Studio album by Alejandro Fernández
- Released: March 11, 2003
- Recorded: 2002–2003
- Genre: Mariachi
- Length: 41:28
- Label: Sony Discos
- Producer: Pedro Ramírez

Alejandro Fernández chronology
| Un Canto de México (2002) | Niña Amada Mía (2003) | En Vivo: Juntos Por Ultima Vez (2003) |

Singles from Niña Amada Mía
- "Niña Amada Mía" Released: January 20, 2003;

= Niña Amada Mía =

Niña Amada Mía is the tenth studio album recorded by Mexican singer Alejandro Fernández. Produced by Pedro Ramírez, it is a mariachi album that contains melodies of composers like Armando Manzanero and Jorge Massias.
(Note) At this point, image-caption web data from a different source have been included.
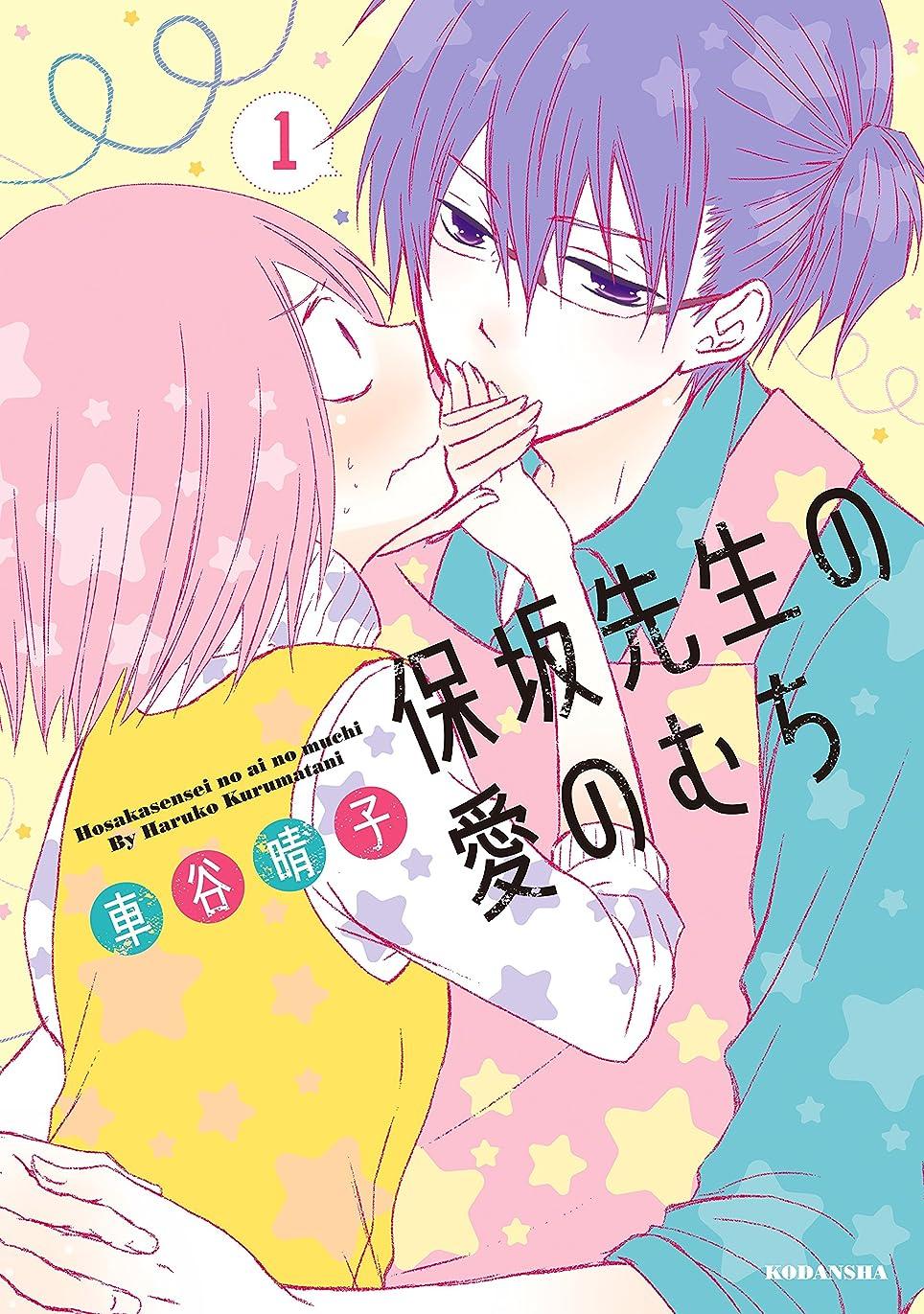 安全性弁護人運搬保坂先生の愛のむち(1) (ARIAコミックス)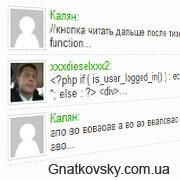 Список комментариев с аватаром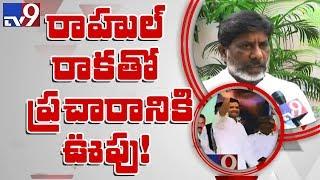 Poll Telangana : ప్రజా ప్రభుత్వ ఏర్పాటే మా లక్ష్యం :  భట్టి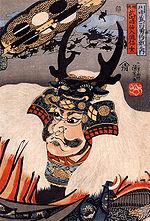 Lukisan  oleh Utagawa Kuniyoshi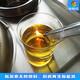 无醇植物油燃料图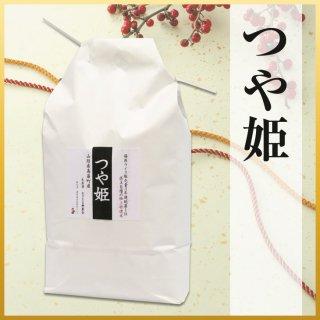 【ギフト米】興農舎さんの高畠産有機JAS認証マガモ米つや姫5kg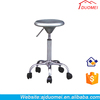 S-575 Leisure colourful comfortable swivel bar chairs abs bar stools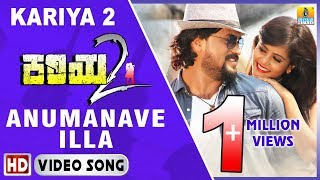 Anumanave Illa - Kariya 2 | HD Video Song | Armaan Malik | Santosh, Mayuri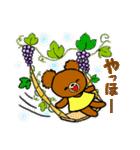 くまたんde秋~ハロウィンのスタンプ(個別スタンプ:19)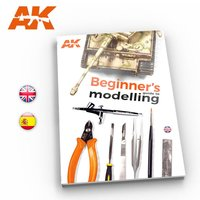 AK-251-Beginers-Guide-To-Modelling-(English)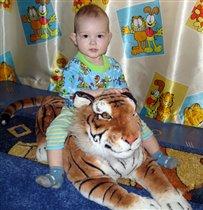 'Мой любимый тигр!'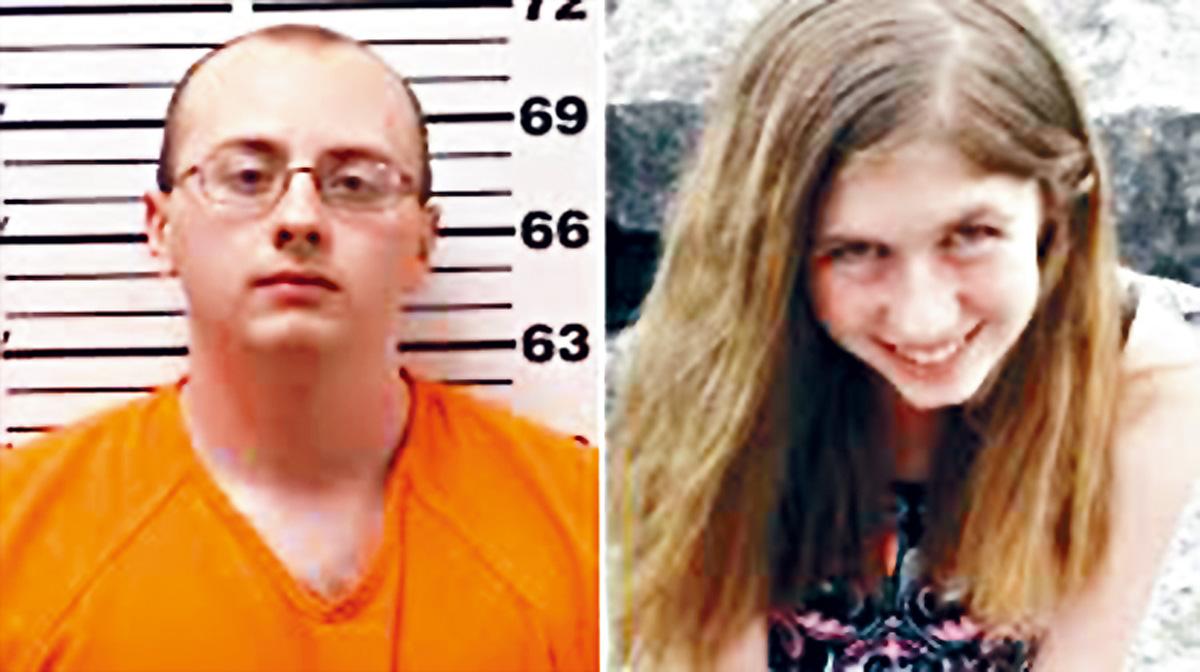 ■21歲被告帕特森(左)殺害一對夫婦並綁架及禁錮其13歲女兒傑米(右),被判終身監禁。skynews圖片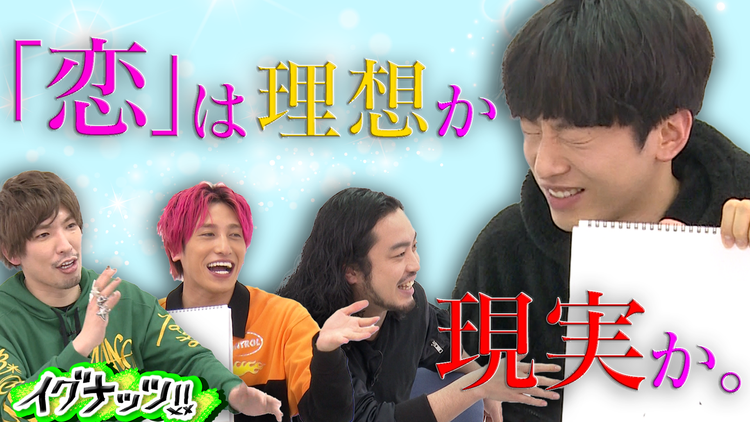 イグナッツ!! 「恋の10文字委員会」白か黒では答えられない究極の難題(2021/02/23放送分)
He shot a video for the song "Niña Amada Mia".

==Track listing==
1. "Por Que No Estas Conmigo" (Homero Aguilar) – 4:11
2. "Como Quisiera" (Jorge Massias) – 3:44
3. "Que Poca" (Luis Elizalde) – 3:29
4. "Me Esta Matando Este Amor" (Armando Manzanero) – 3:28
5. "Mujer" (Juan Alazán) – 4:39
6. "Que Valga La Pena" (Manuel Eduardo Toscano) – 2:44
7. "Por Aqui Paso" (Jorge Massias) – 3:25
8. "Niña Amada Mia" (Jorge Massias) – 3:14
9. "La Mujer Ideal" (Manuel Eduardo Toscano) – 2:52
10. "Dejame" (Raxu) – 3:30
11. "La Reina Es El Rey" (Gregorio Hernández Mendoza) – 3:15
12. "Matalas" (Manuel Eduardo Toscano) – 2:57

==Charts==
===Album===

| Chart (2003) | Peak position |
|---|---|
| Billboard Regional Mexican Albums | 10 |
| Billboard Top Latin Albums | 22 |

===Singles===

| Year | Chart | Track | Peak |
|---|---|---|---|
| 2003 | Billboard Hot Latin Songs | Niña Amada Mia | 17 |
| 2003 | Billboard Latin Pop Airplay | Niña Amada Mia | 9 |

==Sales and certifications==

| Region | Certification | Certified units/sales |
| Mexico (AMPROFON) | Platinum | 150,000^{^} |
^{^} Shipments figures based on certification alone.